* _Task statement_
Print every one of the records below verbatim, leaving out the pictures.

* _Exercise input_
----

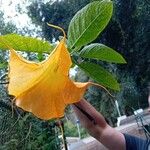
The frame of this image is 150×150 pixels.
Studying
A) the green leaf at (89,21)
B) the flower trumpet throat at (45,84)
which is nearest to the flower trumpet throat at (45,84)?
the flower trumpet throat at (45,84)

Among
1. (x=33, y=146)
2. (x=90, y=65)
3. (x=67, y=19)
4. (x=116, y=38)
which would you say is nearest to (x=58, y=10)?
(x=67, y=19)

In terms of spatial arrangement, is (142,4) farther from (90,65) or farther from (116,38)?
(90,65)

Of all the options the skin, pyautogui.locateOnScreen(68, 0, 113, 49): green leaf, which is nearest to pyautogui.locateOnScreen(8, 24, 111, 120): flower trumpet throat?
pyautogui.locateOnScreen(68, 0, 113, 49): green leaf

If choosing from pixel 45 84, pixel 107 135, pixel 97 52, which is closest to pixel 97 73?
pixel 97 52

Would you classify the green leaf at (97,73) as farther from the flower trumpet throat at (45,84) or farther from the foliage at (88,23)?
the flower trumpet throat at (45,84)

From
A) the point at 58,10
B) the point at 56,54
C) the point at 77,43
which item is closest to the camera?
the point at 56,54

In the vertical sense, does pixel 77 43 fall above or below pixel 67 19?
above

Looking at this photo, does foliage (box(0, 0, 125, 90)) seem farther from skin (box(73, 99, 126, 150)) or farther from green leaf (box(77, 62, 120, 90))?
skin (box(73, 99, 126, 150))
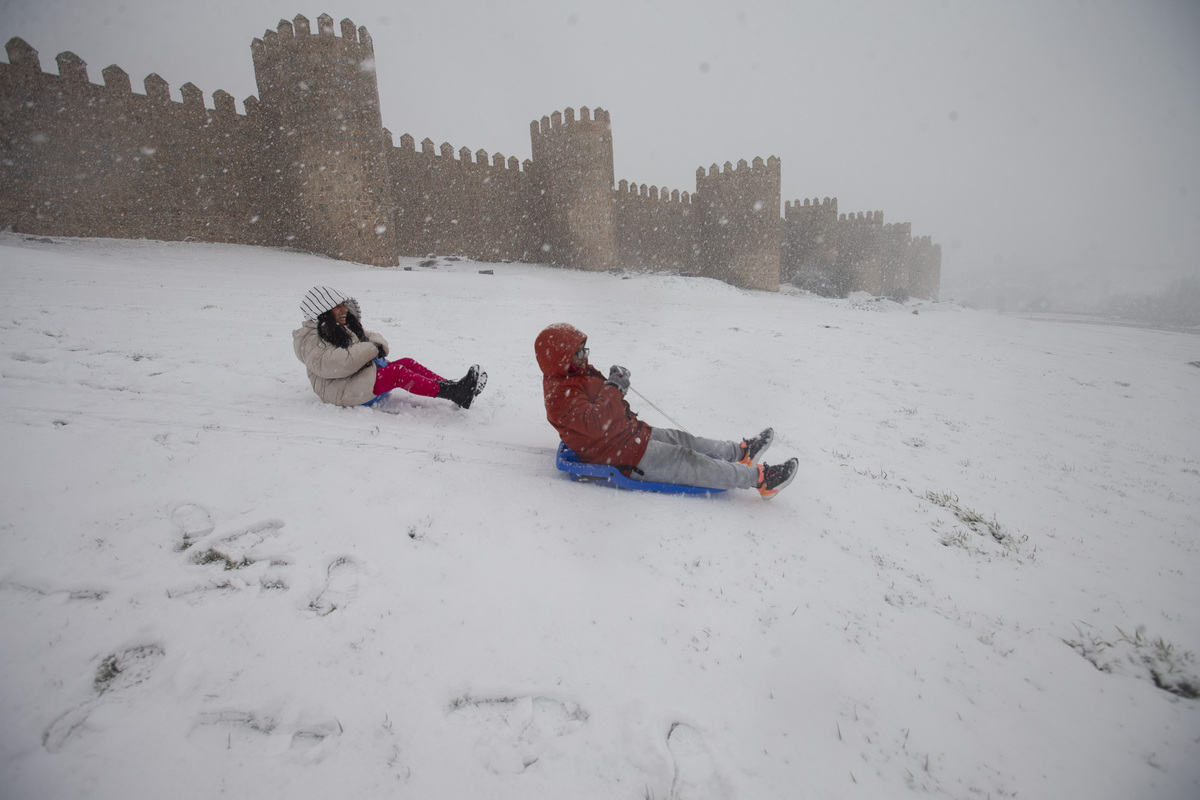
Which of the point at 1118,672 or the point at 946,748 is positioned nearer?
the point at 946,748

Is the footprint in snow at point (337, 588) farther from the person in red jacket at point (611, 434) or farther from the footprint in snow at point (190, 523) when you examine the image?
the person in red jacket at point (611, 434)

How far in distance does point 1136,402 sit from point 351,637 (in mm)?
11619

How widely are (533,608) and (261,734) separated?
1169 millimetres

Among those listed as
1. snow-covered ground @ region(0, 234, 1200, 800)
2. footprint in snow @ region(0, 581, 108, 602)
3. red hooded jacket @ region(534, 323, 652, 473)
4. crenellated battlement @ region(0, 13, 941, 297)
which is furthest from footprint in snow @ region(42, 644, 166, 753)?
crenellated battlement @ region(0, 13, 941, 297)

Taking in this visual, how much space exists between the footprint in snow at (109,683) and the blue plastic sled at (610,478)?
2.41 metres

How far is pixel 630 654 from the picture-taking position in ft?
7.59

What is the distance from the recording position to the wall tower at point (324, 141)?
1584 centimetres

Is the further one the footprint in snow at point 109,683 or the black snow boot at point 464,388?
the black snow boot at point 464,388

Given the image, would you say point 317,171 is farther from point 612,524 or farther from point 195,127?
point 612,524

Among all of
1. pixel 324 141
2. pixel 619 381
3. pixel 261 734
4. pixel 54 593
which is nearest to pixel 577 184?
pixel 324 141

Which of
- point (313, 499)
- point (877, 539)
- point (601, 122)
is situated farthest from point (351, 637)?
point (601, 122)

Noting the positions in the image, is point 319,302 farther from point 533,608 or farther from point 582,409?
point 533,608

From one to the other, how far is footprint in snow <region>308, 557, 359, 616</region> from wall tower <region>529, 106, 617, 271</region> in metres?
21.6

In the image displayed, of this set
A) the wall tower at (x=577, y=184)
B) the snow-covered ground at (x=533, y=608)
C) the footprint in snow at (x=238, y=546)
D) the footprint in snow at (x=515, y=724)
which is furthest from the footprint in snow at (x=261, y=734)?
the wall tower at (x=577, y=184)
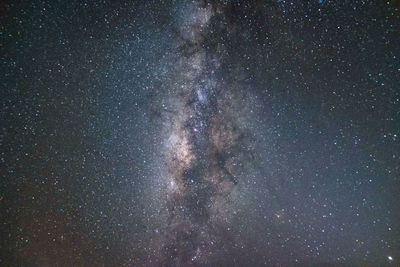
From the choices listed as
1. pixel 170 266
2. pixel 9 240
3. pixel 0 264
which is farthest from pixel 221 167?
pixel 0 264

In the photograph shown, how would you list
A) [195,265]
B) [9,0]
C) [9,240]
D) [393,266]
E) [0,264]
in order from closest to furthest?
[9,0]
[9,240]
[0,264]
[393,266]
[195,265]

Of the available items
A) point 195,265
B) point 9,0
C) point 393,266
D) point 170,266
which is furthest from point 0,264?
point 393,266

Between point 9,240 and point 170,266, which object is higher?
point 9,240

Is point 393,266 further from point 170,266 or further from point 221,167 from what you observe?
point 170,266

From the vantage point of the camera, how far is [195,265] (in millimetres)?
9008

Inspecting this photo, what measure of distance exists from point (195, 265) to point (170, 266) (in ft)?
3.72

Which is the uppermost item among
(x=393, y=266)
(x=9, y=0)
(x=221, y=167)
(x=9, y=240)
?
(x=9, y=0)

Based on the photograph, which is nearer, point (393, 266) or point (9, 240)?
point (9, 240)

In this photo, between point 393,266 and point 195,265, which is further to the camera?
point 195,265

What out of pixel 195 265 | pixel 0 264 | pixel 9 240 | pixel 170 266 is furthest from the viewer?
pixel 195 265

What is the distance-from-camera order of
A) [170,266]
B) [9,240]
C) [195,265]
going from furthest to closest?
1. [195,265]
2. [170,266]
3. [9,240]

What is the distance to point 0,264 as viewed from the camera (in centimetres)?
673

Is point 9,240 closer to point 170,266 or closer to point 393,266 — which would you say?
point 170,266

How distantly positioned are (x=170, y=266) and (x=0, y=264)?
151 inches
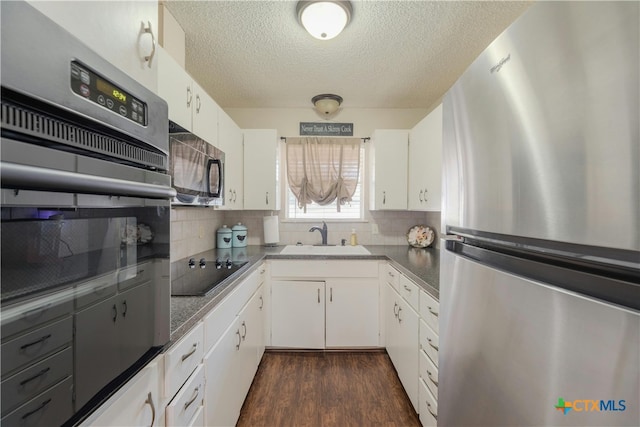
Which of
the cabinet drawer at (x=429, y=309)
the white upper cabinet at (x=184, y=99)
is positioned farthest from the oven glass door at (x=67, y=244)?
the cabinet drawer at (x=429, y=309)

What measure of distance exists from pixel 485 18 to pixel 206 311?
230 cm

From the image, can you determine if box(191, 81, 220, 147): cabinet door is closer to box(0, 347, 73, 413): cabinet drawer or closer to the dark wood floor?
box(0, 347, 73, 413): cabinet drawer

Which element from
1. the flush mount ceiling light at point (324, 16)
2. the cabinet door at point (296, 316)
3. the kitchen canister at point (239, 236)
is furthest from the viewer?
the kitchen canister at point (239, 236)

----

* _Task solution_
The frame of this image is 150×150 pixels.
Studying
A) the green leaf at (89,21)
B) the flower trumpet throat at (45,84)
which is nearest to the flower trumpet throat at (45,84)?
the flower trumpet throat at (45,84)

Among
1. (x=33, y=146)
2. (x=90, y=65)
3. (x=67, y=19)
4. (x=116, y=38)
which would you say is nearest to (x=58, y=10)?
(x=67, y=19)

In terms of spatial arrangement, is (142,4) farther from (90,65) or farther from (116,38)?
(90,65)

Of all the options the skin, pyautogui.locateOnScreen(68, 0, 113, 49): green leaf, which is nearest to pyautogui.locateOnScreen(8, 24, 111, 120): flower trumpet throat?
pyautogui.locateOnScreen(68, 0, 113, 49): green leaf

If choosing from pixel 45 84, pixel 107 135, pixel 97 52, which is closest to pixel 97 73?
pixel 97 52

Would you classify the green leaf at (97,73) as farther from the flower trumpet throat at (45,84) or farther from the foliage at (88,23)?
the flower trumpet throat at (45,84)

From
A) the point at 58,10
B) the point at 56,54
C) the point at 77,43
which item is closest to the camera?
the point at 56,54

In the vertical sense, does pixel 77 43 fall above or below pixel 67 19?
above

Looking at this photo, does foliage (box(0, 0, 125, 90)) seem farther from skin (box(73, 99, 126, 150)) or farther from green leaf (box(77, 62, 120, 90))?
skin (box(73, 99, 126, 150))
Which of the point at 1118,672 or the point at 946,748 is positioned nearer?
the point at 946,748

Is the footprint in snow at point (337, 588) farther from the person in red jacket at point (611, 434) or farther from the footprint in snow at point (190, 523) when you examine the image?
the person in red jacket at point (611, 434)

How far in distance does point 1136,402 sit from point 351,637 (in mm)?
11619

How widely are (533,608) and (261,734) separated?
1169 millimetres

Among those listed as
1. snow-covered ground @ region(0, 234, 1200, 800)
2. footprint in snow @ region(0, 581, 108, 602)
3. red hooded jacket @ region(534, 323, 652, 473)
4. crenellated battlement @ region(0, 13, 941, 297)
which is furthest from footprint in snow @ region(42, 644, 166, 753)?
crenellated battlement @ region(0, 13, 941, 297)

Taking in this visual, how much space exists between the footprint in snow at (109,683) and the blue plastic sled at (610,478)?
2.41 metres

How far is pixel 630 654 from the picture-taking position in ft?
7.59

What is the distance from the recording position to the wall tower at point (324, 141)?
1584 centimetres

Is the further one the footprint in snow at point 109,683 or the black snow boot at point 464,388?
the black snow boot at point 464,388

Given the image, would you say point 317,171 is farther from point 612,524 or farther from point 195,127?
point 612,524

Among all of
1. pixel 324 141
2. pixel 619 381
3. pixel 261 734
4. pixel 54 593
which is nearest to pixel 577 184?
pixel 324 141

Which of
- point (313, 499)
- point (877, 539)
- point (601, 122)
is situated farthest from point (351, 637)?
point (601, 122)

Noting the positions in the image, is point 319,302 farther from point 533,608 or farther from point 582,409?
point 533,608

From one to the other, how far is footprint in snow <region>308, 557, 359, 616</region> from wall tower <region>529, 106, 617, 271</region> in metres?
21.6

In the image displayed, of this set
A) the wall tower at (x=577, y=184)
B) the snow-covered ground at (x=533, y=608)
C) the footprint in snow at (x=238, y=546)
D) the footprint in snow at (x=515, y=724)
which is furthest from the footprint in snow at (x=261, y=734)?
the wall tower at (x=577, y=184)
From the choices listed as
1. pixel 170 266
2. pixel 9 240
3. pixel 0 264
which is farthest from pixel 221 167?
pixel 0 264

In the photograph shown, how would you list
A) [195,265]
B) [9,0]
C) [9,240]
D) [393,266]
E) [0,264]
in order from closest to furthest?
[9,0]
[9,240]
[0,264]
[393,266]
[195,265]

Of the available items
A) point 195,265
B) point 9,0
C) point 393,266
D) point 170,266
which is furthest from point 0,264?
point 393,266

Between point 9,240 and point 170,266, which object is higher?
point 9,240

Is point 393,266 further from point 170,266 or further from point 221,167 from what you observe?
point 170,266

From the vantage point of the camera, how far is [195,265] (in millimetres)?
9008

Inspecting this photo, what measure of distance exists from point (195, 265) to point (170, 266) (in ft)?
3.72

Which is the uppermost item among
(x=393, y=266)
(x=9, y=0)
(x=221, y=167)
(x=9, y=240)
?
(x=9, y=0)

Based on the photograph, which is nearer, point (393, 266) or point (9, 240)?
point (9, 240)

In this photo, between point 393,266 and point 195,265, which is further to the camera?
point 195,265

What out of pixel 195 265 | pixel 0 264 | pixel 9 240 | pixel 170 266 is furthest from the viewer?
pixel 195 265

What is the distance-from-camera order of
A) [170,266]
B) [9,240]
C) [195,265]
going from furthest to closest?
1. [195,265]
2. [170,266]
3. [9,240]

What is the distance to point 0,264 as viewed from the camera (in centimetres)?
673

Is point 9,240 closer to point 170,266 or closer to point 393,266 — which would you say?
point 170,266

How distantly positioned are (x=170, y=266) and (x=0, y=264)?
151 inches
Which of
the cabinet drawer at (x=429, y=309)
the white upper cabinet at (x=184, y=99)
is positioned farthest from the oven glass door at (x=67, y=244)?
the cabinet drawer at (x=429, y=309)

What measure of distance exists from pixel 485 18 to pixel 206 311?
230 cm

From the image, can you determine if box(191, 81, 220, 147): cabinet door is closer to box(0, 347, 73, 413): cabinet drawer or closer to the dark wood floor?
box(0, 347, 73, 413): cabinet drawer

Which element from
1. the flush mount ceiling light at point (324, 16)
2. the cabinet door at point (296, 316)
3. the kitchen canister at point (239, 236)
is furthest from the viewer?
the kitchen canister at point (239, 236)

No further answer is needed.